───── Supplied entries ─────

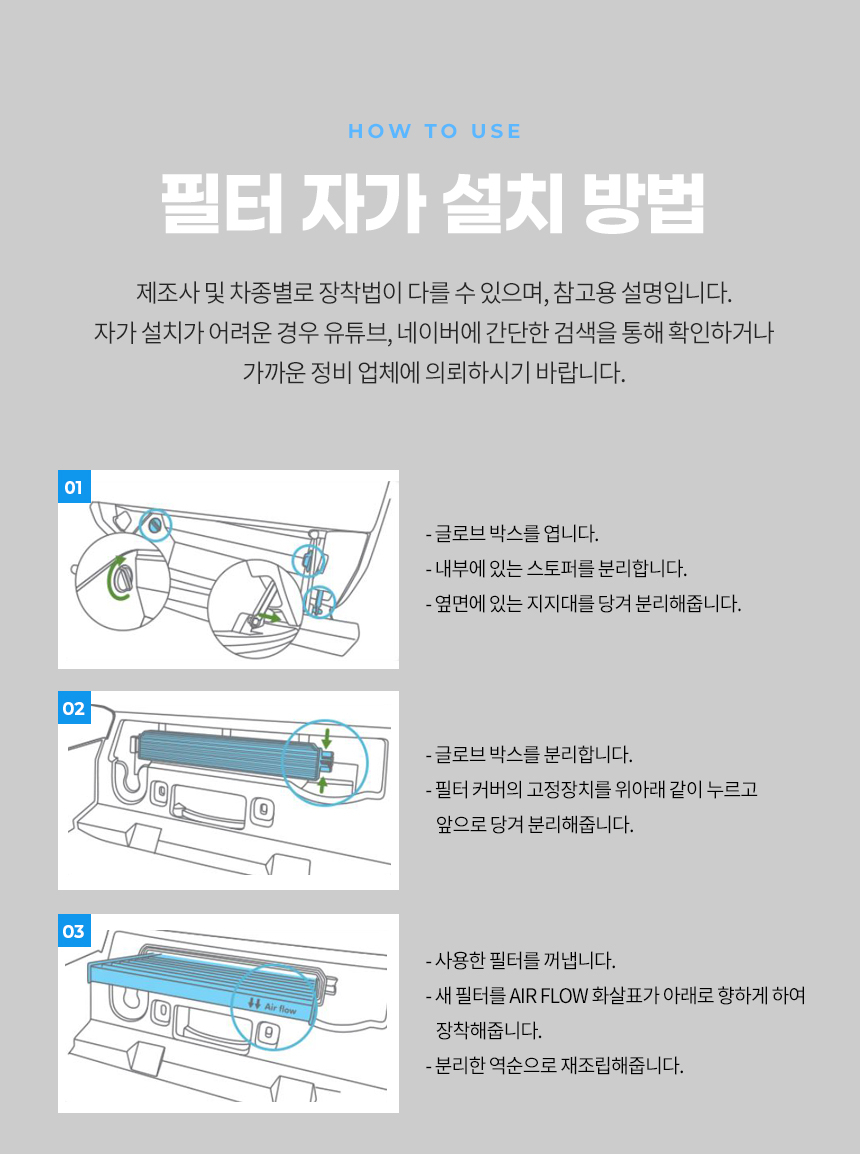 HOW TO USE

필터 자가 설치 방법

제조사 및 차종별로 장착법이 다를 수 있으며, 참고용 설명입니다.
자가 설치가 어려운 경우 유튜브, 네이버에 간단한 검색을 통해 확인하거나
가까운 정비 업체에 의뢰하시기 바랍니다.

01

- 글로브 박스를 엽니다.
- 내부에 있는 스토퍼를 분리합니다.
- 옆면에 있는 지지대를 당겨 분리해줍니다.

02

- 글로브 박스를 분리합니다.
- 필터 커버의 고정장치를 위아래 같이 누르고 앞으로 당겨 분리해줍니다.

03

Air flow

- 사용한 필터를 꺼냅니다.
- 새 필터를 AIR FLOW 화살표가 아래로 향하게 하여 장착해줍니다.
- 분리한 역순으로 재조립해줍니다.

─────

● **Directions**: In the data above, copy every line where the string "분리해줍니다" appears.

● **Written response**:
- 옆면에 있는 지지대를 당겨 분리해줍니다.
- 필터 커버의 고정장치를 위아래 같이 누르고 앞으로 당겨 분리해줍니다.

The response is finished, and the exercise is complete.